山根は「男同士の話がある」と古谷を誘い出して近所の公園に来ていた。
「古谷!お前、おばちゃん達のアイドルになったか。美人にばかりモテると思ったが・・・。カーッ、いい気味だ」
「笑い事じゃないだろ」
「孫の顔が見たいか。てってことは親公認だぞ。良かったな」
「良くない!おかげで二人っきりなのを余計に意識してしまうようになった」
「お前ら二人のせいで、花蓮(かれん)のやつが部屋を探すから一緒に暮らしたいと言い出しやがったぞ」
野獣の山根と私立開南学園高校の生徒会長かつ学園のマドンナである星宮先輩が仲睦まじく暮らす姿を、三洋はどうしても想像できない。
「二人なら幾らでも、何処だって住めるだろ」
「そう言うわけにはいかない。三洋の場合はかわいい赤ちゃんで済むが、俺達の場合は後継者問題だ。おいそれと事が運ばない」
「そう言うもんか」
「ああ。俺は三人目が産んだ子だからな」
「三人目?」
「俺の父、山根源也(やまね げんや)は妻と呼ぶ女性が三人いる。正妻と次の妻、どちらも男の子が中々生まれず、三番目の妻って話さ」
「今時、そんな江戸時代みたいな話があるのか」
「事実、目の前にいる俺がそれだ。あるのだから仕方がない」
「そうか。

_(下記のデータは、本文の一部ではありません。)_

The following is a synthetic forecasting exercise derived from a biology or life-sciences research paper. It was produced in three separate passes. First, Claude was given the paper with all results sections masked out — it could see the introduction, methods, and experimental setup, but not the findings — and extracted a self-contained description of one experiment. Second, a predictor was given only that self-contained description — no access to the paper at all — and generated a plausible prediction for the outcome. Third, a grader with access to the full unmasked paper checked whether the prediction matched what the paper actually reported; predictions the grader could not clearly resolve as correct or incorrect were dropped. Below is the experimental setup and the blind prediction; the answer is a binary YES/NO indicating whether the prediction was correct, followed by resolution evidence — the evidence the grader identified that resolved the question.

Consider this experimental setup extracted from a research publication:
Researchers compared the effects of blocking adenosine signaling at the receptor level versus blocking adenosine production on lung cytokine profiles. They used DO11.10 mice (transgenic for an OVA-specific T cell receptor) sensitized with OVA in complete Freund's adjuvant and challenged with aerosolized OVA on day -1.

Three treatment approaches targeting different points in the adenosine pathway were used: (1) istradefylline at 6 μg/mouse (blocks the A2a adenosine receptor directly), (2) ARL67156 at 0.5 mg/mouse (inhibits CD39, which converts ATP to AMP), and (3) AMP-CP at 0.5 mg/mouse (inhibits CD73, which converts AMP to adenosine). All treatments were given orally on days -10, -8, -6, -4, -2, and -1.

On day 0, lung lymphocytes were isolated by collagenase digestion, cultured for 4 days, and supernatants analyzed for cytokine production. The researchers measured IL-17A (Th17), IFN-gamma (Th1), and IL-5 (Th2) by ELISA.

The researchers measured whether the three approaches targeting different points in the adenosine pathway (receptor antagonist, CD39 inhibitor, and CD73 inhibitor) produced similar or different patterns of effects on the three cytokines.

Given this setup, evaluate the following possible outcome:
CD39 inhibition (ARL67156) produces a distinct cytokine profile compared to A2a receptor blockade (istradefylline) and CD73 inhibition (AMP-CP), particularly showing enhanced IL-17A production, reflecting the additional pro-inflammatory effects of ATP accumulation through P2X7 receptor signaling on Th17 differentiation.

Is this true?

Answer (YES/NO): NO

大変だな」
友達と言えどもプライバシーに深入りするのが嫌いだった三洋にとって、初めて聞く山根の話に少しばかり同情する。
「まあ、俺は男だし、何とも思っちゃいないがな」
山根は遠くを見るような目をしている。何ともないってこともないのだろう。
「俺は花蓮以外に妻は持たないぞ」
「だな」
「ああ」
真剣な眼差しで宣言する山根。いい加減なやつだと思っていたが根は違ったらしい。金持ちは平民にはわからない苦労があると言う事か。

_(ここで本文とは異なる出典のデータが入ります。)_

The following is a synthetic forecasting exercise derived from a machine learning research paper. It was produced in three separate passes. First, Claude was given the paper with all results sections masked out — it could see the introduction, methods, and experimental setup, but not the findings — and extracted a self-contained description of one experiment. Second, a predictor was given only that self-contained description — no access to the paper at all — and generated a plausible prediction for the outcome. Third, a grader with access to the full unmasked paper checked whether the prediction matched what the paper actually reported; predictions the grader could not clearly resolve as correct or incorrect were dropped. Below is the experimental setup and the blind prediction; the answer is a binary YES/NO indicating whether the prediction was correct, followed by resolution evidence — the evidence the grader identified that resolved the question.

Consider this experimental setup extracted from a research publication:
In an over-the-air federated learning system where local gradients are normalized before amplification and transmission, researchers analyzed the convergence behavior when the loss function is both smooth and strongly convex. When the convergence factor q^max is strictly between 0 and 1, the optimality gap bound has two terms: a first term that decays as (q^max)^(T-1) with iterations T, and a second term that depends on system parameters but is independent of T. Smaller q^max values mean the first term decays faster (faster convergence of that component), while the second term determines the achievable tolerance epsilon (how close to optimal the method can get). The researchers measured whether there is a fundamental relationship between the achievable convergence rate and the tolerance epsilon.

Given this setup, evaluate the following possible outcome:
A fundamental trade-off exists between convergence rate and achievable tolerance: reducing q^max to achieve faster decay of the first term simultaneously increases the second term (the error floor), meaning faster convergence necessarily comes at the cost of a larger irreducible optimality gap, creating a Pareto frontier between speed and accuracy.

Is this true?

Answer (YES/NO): YES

「ところで古谷は八島さんの義母に、孫の顔をおがませる予定はあるのか」
「あっ、あるわけないだろ」
顔を真っ赤にして即答する古谷三洋。彼にはそんな勇気なんて無い。
「そうか。妹さんから、古谷が八島さんを膝枕してソリソリしてたと聞いたもんだから・・・。うーん。てっきり最後まで行ったものかと」
「くっ。南(みなみ)のやつめ。山根、妹の言ったことは忘れてくれ。僕は鈴のお父さんとの約束を守る」
「古谷、お前。考えが古臭いな」
「山根の家ほどじゃない」
「まあいい。俺らまだ高校生だものな。時間は幾らだってあるさ。八島さんの義母とはおかしな関係になったが嫌われるよりは良いんじゃないか。八島さんの兄貴の件も一段落したし、残すところはお前の事情だけだな」
「僕の事情?」
「ああ。幼なじみの工藤瑞穂(くどう みずほ)。決着をつけに行ってこい。彼女はテレビの収録で来週、東京に来ることになっている。先方の事務所の社長さんには俺の方から話を通した」
「山根・・・」
「古谷、あのな。説得しようなんて思うなよ。気がいいのは古谷の取り柄だが、彼女は真剣だぞ。芸能界人生を投げ打ってでも、お前の所に戻りたいと社長に申し出たそうだ」
「・・・」
「どっちにしたって誰かが傷つく。人を好きになるってことはそう言う事だ」
「脅すなよ」
「ああ、脅した。八島さんがお前の子でも身ごもっていれば、古谷も覚悟が決まると期待したんだがなー。残念だ」
「むちゃくちゃ言うなよ」
困り果てる古谷三洋の背中を、山根浩二は大きな手のひらでバシッと叩いて気合を入れた。
「八島さんが待っているぞ。そろそろ帰るか。じゃあな」
そう言い残して山根浩二は駅に向かう道へと歩き出した。
公園の桜の葉がうるさいくらいに茂っている。古谷三洋は誰もいないブランコを見つめる。八島鈴と出会い、運命が動き出した場所だ。
雨上がりの空から差し込む太陽光を受けて光り輝く八島鈴の姿が思い浮かぶ。学園の神聖ヒロインと呼ばれるとびっきりの美少女、八島鈴。
今、僕は彼女と暮らしている。これが僕の全てだ。
古谷三洋は拳を固く握って、八島鈴の待つ家へと帰るのだった。